Black History Month Spotlight: DeAndres Thomas
In honor of Black History Month, Bristow is shining the spotlight on the company's diverse workforce that delivers safe, efficient and reliable services every day. This interview features Aircraft Maintenance Technician DeAndres Thomas from our Lake Charles base in Louisiana.
Talk about your role at Bristow and what are you currently working on?
I currently work as a 145 Repair Station aircraft maintenance technician at the Lake Charles facility. At the moment, I am working on an S-92 that is being prepped for lease return.
What in your background has prepared you for this assignment?
I have received factory-based training for multiple model type aircraft that the repair station works on.
What are the opportunities and challenges that are unique to your area?
Working in the repair station has allowed me to gain knowledge and experience on multiple types of aircraft. Every model aircraft is an adventure in itself and each one has its own unique set of challenges. I've performed ground and flight track and balance on multiple AW139s and none of them is the same. The final results are the same, but how you achieve that goal is different.
What was the greatest lesson you learned from a colleague?
Never take shortcuts. I learned this when I started my aviation career in the military. There is no such things as shortcuts in life. Shortcuts are disguised beginnings of a long trail of consequences.
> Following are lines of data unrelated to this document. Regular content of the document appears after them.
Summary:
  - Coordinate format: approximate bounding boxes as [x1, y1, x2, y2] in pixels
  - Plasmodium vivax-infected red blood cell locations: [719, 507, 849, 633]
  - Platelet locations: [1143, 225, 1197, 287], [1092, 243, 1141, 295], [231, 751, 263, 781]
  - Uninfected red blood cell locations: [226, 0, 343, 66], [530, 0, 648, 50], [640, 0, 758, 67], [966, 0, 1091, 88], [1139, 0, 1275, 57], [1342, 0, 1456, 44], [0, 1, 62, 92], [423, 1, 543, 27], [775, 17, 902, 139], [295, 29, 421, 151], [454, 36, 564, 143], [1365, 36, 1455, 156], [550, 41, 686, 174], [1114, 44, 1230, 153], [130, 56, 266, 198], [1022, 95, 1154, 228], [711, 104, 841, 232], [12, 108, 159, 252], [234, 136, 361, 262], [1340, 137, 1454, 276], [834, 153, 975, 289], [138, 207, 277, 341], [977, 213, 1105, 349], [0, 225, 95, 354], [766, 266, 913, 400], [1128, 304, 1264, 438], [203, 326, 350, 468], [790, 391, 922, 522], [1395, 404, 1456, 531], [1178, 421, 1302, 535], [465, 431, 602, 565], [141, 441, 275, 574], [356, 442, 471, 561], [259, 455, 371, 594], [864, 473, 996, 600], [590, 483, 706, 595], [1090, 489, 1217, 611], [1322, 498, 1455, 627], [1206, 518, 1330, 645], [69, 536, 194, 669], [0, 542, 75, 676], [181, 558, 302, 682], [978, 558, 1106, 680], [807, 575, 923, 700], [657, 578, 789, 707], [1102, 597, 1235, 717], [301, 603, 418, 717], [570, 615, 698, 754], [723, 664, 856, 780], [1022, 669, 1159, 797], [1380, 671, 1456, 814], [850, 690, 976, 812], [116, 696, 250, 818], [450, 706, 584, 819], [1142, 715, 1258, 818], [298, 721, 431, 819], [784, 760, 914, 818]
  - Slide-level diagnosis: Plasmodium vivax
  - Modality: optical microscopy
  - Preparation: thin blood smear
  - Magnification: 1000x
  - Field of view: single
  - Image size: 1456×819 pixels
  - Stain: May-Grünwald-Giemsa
Other people have already walked the same path you're on, so it's worth listening to what they have to say. As mechanics, we know that the safety and lives of other are dependent upon our skills and judgement.
What does Black History Month mean to you?
Black History Month gives us all the opportunity to learn more about the history of Black culture.
What Black role models inspire you and why?
I grew up a big sports fan, so I have learned about a lot of Black athletes across multiple platforms who have paved the way and broken across the color barriers.
Jackie Robinson is an inspiration to me because his character, use of nonviolence, and talent challenged the traditional basis of segregation that had then marked American life and culture. He influenced the culture of and contributed significantly to the Civil Rights movement.
Althea Gibson is another athlete who had a profound impact on sports and American culture. She was an American tennis player and professional golfer, and one of the first Black athletes to cross the color line of international tennis. In 1956, she became the first African American to win a Grand Slam title. People like her paved the way for future athletes.
Personally, I'm proud that my Great-aunt Viola Davis Brown was the first Black nurse to lead a state office of public health in the United States in 1980. She participated in the Civil Rights movement and made contributions to public health and medical education in Kentucky. She was one of two Black women in Lexington to become the first registered nurses. In 1991, Viola was appointed the State Minority Liaison to the Office of Minority Health and Kentucky Minority Health Advanced Council. Having held the post of Executive Director of the Office of Public Health Nursing for 19 years, Viola was inducted into the University of Kentucky College of Public Health Hall of Fame in 2004. I am honored that a member of my family made such a difference during her life.
Aircraft Maintenance Technician DeAndres Thomas from our Lake Charles base in Louisiana enjoys making smoked brisket mac and cheese.